Show each line of the records below that contains the string "between". Case counts.
--- BEGIN Material for the task ---
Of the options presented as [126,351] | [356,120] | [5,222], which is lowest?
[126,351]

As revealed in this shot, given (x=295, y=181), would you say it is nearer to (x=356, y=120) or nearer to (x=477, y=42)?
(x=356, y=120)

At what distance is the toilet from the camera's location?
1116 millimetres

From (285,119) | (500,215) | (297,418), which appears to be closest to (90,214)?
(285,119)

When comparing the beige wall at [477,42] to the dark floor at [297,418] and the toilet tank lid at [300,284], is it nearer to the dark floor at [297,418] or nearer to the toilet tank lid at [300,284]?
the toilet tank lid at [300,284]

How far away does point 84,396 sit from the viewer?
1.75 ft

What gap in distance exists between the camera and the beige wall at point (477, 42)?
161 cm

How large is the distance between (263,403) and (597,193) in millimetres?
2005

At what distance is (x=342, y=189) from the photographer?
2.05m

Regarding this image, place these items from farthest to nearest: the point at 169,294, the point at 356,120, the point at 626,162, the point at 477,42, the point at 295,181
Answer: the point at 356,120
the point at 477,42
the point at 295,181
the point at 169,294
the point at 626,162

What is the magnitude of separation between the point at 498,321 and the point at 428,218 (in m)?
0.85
--- END Material for the task ---
--- BEGIN Material for the task ---
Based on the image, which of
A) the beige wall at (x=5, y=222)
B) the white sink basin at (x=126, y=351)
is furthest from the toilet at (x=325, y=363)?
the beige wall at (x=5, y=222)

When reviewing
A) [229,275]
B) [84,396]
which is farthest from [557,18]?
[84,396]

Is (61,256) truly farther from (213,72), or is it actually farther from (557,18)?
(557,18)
--- END Material for the task ---
▶ _Answer for this exercise_
What gap in distance exists between the camera and the beige wall at point (477, 42)?
How large is the distance between (263,403) and (597,193) in millimetres?
What is the magnitude of separation between the point at 498,321 and the point at 428,218 (in m)?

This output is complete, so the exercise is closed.